The following symbol, if present, will be interpolated: @taskid@ is replaced
by current TaskID. Any other occurrences of '@' will go unchanged.
For example, to enable verbose gc logging to a file named for the taskid in
/tmp and to set the heap maximum to be a gigabyte, pass a 'value' of:
-Xmx1024m -verbose:gc -Xloggc:/tmp/@taskid@.gc
The configuration variable mapred.child.ulimit can be used to control the
maximum virtual memory of the child processes.
From: Ravi Prakash [[EMAIL PROTECTED]]
Sent: Thursday, March 29, 2012 9:36 PM
To: [EMAIL PROTECTED]
Subject: Re: Debug MR tasks impossible.
I know its sub-optimal but you should be able to put in as many System.out.println / log messages as you want and you should be able to see them in stdout, and syslog files. Which version of hadoop are you using?

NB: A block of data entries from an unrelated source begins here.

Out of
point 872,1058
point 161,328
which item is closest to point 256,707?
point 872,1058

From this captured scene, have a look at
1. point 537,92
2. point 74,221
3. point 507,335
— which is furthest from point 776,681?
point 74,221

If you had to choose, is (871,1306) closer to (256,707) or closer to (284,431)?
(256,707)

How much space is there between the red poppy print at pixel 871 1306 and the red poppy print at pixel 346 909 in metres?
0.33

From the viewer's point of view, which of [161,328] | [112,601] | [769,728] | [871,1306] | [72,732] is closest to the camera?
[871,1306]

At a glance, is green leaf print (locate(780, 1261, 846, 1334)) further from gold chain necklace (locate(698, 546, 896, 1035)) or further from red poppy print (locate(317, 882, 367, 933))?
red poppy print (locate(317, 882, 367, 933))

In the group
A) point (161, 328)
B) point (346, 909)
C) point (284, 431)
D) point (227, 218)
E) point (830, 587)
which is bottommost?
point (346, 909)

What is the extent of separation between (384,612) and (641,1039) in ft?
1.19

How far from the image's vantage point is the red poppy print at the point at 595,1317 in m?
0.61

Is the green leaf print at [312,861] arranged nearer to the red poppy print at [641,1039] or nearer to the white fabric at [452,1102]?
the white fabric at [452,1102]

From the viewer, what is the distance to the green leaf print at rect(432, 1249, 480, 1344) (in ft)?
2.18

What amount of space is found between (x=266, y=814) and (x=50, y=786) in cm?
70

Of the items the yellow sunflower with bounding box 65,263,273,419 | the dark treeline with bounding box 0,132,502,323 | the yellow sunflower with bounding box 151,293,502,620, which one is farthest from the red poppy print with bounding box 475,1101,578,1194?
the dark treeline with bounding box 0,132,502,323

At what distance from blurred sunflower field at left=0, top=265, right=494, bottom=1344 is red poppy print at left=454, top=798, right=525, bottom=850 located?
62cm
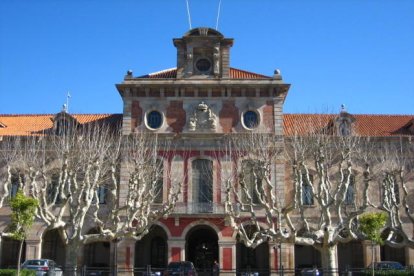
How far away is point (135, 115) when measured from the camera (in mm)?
36531

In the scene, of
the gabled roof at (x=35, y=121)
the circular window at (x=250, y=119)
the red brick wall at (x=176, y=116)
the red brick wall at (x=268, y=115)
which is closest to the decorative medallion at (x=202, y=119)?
the red brick wall at (x=176, y=116)

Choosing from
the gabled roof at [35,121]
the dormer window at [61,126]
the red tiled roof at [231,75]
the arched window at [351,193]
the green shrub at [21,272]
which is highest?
the red tiled roof at [231,75]

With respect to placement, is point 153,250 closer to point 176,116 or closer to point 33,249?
point 33,249

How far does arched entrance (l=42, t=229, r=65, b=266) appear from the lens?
37.0 m

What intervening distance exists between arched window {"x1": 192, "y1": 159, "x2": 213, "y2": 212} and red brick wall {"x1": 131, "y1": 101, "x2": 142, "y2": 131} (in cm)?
502

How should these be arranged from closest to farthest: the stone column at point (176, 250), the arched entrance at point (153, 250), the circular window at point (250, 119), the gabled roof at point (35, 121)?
the stone column at point (176, 250) < the circular window at point (250, 119) < the arched entrance at point (153, 250) < the gabled roof at point (35, 121)

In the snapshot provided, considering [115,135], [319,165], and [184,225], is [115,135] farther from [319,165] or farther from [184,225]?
[319,165]

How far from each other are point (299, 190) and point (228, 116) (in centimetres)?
1123

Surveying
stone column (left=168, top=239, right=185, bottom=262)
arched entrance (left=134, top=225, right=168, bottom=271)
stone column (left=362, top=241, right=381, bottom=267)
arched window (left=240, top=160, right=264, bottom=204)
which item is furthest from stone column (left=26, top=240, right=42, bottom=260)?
stone column (left=362, top=241, right=381, bottom=267)

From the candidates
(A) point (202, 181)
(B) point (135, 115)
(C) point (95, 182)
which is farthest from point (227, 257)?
(B) point (135, 115)

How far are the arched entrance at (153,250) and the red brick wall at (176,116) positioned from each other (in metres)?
7.35

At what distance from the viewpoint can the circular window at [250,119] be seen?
3625cm

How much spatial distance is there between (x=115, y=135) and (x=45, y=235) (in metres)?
8.91

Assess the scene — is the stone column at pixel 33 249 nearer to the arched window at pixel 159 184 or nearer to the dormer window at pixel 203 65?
the arched window at pixel 159 184
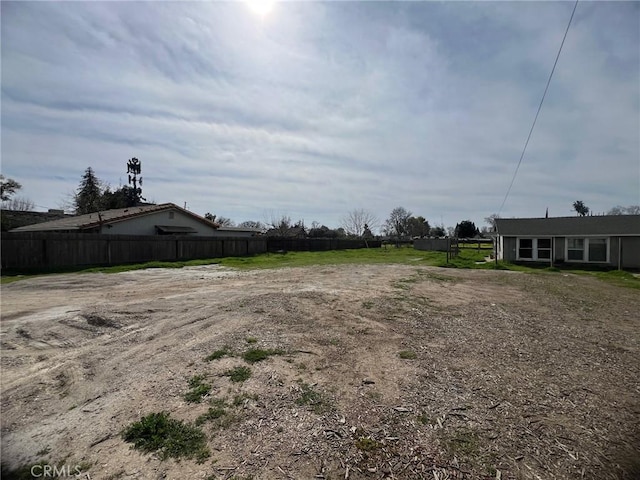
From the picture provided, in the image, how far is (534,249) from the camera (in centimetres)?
2231

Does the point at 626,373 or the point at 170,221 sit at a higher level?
the point at 170,221

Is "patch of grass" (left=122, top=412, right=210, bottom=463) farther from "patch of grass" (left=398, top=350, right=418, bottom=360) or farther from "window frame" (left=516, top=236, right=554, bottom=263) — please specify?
"window frame" (left=516, top=236, right=554, bottom=263)

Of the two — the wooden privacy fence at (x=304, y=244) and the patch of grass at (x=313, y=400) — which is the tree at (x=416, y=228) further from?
the patch of grass at (x=313, y=400)

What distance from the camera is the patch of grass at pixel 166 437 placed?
9.73 ft

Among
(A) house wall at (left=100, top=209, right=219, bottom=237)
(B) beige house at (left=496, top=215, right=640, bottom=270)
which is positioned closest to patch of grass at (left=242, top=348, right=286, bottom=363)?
(A) house wall at (left=100, top=209, right=219, bottom=237)

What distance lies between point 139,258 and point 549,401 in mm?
21993

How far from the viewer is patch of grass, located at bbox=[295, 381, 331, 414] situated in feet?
11.7

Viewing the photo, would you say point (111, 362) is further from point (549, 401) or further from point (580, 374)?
point (580, 374)

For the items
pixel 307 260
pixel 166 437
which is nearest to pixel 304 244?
pixel 307 260

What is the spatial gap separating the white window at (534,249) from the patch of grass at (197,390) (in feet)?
77.8

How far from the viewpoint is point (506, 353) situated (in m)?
5.11

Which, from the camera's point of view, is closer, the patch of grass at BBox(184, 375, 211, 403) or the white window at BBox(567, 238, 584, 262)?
the patch of grass at BBox(184, 375, 211, 403)

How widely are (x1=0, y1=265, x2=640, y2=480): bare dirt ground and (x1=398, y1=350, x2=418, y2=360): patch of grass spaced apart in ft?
0.13

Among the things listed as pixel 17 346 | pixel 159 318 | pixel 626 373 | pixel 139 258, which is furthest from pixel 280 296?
pixel 139 258
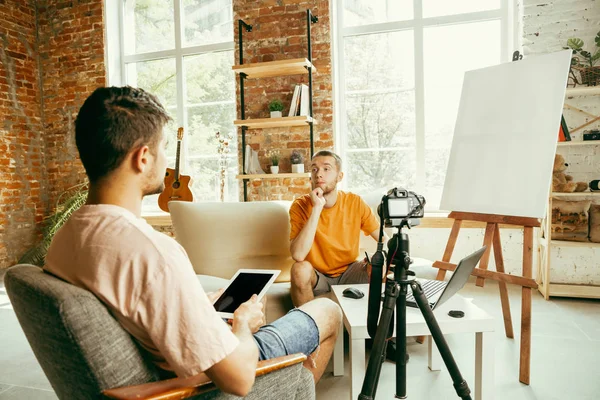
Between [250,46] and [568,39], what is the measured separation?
9.11ft

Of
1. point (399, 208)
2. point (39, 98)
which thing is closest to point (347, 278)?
point (399, 208)

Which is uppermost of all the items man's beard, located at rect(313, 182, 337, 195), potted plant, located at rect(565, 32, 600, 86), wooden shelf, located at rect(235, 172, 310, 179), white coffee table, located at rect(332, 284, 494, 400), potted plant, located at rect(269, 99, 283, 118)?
potted plant, located at rect(565, 32, 600, 86)

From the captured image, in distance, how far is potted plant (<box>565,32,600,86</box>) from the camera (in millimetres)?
3113

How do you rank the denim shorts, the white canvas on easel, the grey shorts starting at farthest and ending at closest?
the grey shorts, the white canvas on easel, the denim shorts

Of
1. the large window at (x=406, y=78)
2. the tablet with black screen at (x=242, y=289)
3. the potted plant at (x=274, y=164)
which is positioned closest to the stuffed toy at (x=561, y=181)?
the large window at (x=406, y=78)

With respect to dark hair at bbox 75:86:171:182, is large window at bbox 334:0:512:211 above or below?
above

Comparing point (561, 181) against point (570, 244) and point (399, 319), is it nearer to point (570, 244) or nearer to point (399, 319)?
point (570, 244)

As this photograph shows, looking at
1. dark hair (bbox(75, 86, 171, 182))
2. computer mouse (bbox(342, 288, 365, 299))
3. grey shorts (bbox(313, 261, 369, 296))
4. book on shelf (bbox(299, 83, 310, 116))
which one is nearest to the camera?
dark hair (bbox(75, 86, 171, 182))

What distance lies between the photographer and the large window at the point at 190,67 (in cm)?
466

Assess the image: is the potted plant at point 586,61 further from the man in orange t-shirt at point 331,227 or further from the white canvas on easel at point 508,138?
the man in orange t-shirt at point 331,227

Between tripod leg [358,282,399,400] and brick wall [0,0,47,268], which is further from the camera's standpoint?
brick wall [0,0,47,268]

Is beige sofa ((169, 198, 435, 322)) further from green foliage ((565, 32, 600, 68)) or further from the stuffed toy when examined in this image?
green foliage ((565, 32, 600, 68))

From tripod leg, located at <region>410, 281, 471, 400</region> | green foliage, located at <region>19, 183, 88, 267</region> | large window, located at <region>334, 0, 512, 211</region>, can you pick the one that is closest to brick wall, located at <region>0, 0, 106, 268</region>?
green foliage, located at <region>19, 183, 88, 267</region>

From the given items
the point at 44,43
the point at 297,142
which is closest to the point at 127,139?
the point at 297,142
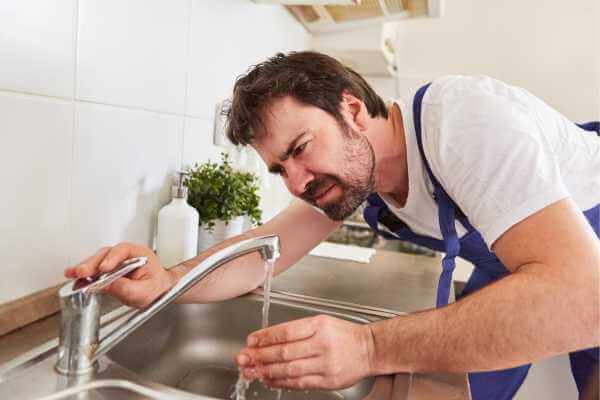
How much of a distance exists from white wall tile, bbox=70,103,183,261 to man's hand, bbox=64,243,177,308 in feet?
0.40

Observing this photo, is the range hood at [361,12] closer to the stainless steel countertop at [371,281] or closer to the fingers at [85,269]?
the stainless steel countertop at [371,281]

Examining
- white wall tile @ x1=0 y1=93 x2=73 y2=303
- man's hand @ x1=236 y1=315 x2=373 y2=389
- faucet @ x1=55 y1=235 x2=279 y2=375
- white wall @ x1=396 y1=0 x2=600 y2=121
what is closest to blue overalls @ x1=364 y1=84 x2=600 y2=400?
man's hand @ x1=236 y1=315 x2=373 y2=389

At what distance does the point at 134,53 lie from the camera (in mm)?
889

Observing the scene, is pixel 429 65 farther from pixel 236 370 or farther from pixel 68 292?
pixel 68 292

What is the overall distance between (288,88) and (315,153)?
4.8 inches

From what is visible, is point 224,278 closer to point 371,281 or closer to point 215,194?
point 215,194

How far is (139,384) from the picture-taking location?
566mm

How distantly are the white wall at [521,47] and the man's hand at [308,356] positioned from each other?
6.85 feet

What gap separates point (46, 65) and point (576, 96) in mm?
2382

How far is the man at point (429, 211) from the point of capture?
0.59 meters

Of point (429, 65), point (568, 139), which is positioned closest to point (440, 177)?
point (568, 139)

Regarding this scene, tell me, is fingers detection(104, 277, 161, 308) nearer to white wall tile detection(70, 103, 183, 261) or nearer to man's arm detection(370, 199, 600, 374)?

On Thu, Mar 29, 2012 at 10:33 AM, Pedro Costa <[EMAIL PROTECTED]<mailto:[EMAIL PROTECTED]>> wrote:
I'm trying to debug map and reduce tasks for a quite long time, and it seems that it's impossible. MR are launched in new process and there's no way to debug them. Even with IsolationRunner class it's impossible. This isn't good because I really need to debug the class, to understand some changes that I made to the code.
I wonder how MapReduce programmers could debug the code that they implemented?